Prime Media reveals tough climate: Declining audiences and ad revenues collide

‘The board has decided that it must now prioritise debt reduction’

Prime Media Group has released its half year results. The headlines were revenue of $113.3m, down 13.3% on the prior corresponding period and EBITDA $24.3m, down 22.1% on prior corresponding period.

Operating costs were up 3.5% year-on-year.

Prime Media Group reported a consolidated loss of $8.6m for the half-year ended 31 December 2017, a decrease of $26m or 149.4% on the prior corresponding period. Included in the consolidated loss is a one-off non-cash impairment of the television licences of $31.0m. Prime indicated the impairment reflects the on-going decline of regional free-to-air television advertising markets and increasing program costs.

Prime’s total advertising revenue is down 13.7% on the prior period, which included the 2016 Rio Olympics. When compared to two years ago, total advertising revenue is down 6.6%.
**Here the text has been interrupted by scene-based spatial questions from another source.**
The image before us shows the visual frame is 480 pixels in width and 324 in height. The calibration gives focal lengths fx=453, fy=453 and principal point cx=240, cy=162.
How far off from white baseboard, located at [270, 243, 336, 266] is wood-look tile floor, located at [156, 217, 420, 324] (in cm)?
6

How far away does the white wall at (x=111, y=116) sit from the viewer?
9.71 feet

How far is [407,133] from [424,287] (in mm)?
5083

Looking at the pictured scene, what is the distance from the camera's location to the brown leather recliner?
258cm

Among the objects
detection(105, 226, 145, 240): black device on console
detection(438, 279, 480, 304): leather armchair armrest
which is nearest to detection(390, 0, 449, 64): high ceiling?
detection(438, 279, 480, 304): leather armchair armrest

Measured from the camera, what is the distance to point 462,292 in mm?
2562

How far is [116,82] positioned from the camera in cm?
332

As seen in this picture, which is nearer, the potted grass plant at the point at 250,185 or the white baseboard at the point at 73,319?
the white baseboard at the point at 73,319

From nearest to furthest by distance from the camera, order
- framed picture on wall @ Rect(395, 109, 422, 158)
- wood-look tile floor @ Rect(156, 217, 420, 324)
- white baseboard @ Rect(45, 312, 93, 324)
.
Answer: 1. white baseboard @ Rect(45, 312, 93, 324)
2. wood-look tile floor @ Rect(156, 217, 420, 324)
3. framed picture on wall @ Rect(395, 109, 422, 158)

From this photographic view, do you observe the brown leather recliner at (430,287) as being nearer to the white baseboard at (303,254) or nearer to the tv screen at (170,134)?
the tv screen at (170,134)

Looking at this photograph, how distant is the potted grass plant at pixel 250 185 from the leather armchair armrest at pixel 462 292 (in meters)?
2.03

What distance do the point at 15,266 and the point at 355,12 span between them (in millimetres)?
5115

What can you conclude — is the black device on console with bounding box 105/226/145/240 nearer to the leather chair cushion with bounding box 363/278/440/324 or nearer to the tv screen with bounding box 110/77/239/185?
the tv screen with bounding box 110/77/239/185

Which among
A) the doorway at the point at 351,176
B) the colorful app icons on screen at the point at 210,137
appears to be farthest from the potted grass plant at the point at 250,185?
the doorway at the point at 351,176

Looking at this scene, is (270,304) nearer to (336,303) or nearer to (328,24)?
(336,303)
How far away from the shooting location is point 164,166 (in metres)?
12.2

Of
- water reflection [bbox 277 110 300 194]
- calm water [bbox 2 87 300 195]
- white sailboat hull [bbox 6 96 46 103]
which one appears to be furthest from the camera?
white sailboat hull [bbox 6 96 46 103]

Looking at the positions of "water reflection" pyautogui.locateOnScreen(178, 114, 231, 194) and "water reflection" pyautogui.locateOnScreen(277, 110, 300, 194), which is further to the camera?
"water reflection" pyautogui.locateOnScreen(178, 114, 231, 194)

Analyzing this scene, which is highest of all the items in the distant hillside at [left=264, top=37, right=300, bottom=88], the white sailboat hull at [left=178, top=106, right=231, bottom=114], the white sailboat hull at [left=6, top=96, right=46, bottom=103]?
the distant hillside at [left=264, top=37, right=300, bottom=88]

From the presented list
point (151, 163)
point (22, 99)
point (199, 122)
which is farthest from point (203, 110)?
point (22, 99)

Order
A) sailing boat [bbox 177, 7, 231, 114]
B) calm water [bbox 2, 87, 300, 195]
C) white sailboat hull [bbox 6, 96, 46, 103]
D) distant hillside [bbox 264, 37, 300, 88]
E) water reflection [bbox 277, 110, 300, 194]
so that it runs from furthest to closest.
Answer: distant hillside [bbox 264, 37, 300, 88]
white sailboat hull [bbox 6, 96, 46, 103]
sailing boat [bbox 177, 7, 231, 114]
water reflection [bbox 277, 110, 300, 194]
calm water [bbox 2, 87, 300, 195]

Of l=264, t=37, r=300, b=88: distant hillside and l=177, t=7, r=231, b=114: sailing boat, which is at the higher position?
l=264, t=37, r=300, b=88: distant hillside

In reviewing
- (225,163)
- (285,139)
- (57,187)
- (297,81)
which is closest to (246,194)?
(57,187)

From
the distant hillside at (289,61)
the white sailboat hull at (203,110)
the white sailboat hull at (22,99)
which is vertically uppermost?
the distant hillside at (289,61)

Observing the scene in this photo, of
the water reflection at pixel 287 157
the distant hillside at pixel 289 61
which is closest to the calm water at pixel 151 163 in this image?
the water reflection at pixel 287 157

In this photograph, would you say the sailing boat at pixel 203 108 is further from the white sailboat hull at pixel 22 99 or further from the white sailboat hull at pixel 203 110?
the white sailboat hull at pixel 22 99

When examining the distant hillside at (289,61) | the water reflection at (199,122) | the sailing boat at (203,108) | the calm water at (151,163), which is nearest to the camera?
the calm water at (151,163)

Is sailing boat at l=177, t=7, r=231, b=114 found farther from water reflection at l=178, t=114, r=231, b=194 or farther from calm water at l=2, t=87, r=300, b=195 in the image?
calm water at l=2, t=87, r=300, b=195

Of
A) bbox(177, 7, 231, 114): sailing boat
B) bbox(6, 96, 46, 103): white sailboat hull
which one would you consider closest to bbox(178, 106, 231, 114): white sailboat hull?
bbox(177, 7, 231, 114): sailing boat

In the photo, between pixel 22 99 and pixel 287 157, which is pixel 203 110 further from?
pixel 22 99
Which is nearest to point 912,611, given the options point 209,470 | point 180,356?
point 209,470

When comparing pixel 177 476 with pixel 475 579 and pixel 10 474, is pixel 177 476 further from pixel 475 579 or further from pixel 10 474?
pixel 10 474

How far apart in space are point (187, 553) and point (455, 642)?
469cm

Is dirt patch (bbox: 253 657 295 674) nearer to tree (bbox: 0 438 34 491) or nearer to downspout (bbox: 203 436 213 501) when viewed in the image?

Chief executive officer Ian Audsley said, “During the reporting period Prime maintained an industry-leading national revenue share of 41.8% for the half year, albeit at a level less than the prior year.

“In the current circumstances, it is important that we put Prime in the optimal position to successfully navigate this period of uncertainty where declining audiences and declining advertising revenues are colliding with increasing content costs. Over the past couple of years Prime has reduced its dividend payout ratio to increase the rate of interest-bearing debt reduction. In keeping with previous commentary to the market, the board has decided that it must now prioritise debt reduction. Accordingly, the board will not be declaring an interim dividend and will suspend dividend payments until further notice.”

As to the full year outlook, Audsley commented: “While there are a number of key sporting broadcasts in the second half, including the Winter Olympics and the Commonwealth Games, which will provide stimulus to the entertainment schedule, it does not necessarily point to long-term revenue growth in regional TV advertising markets.

“We reported to the market in August 2017 that the group’s full year result was likely to be between 25% and 30% below the prior year. The current trading conditions suggest that Prime will be at the bottom end of that guidance, inclusive of a successful Commonwealth Games.”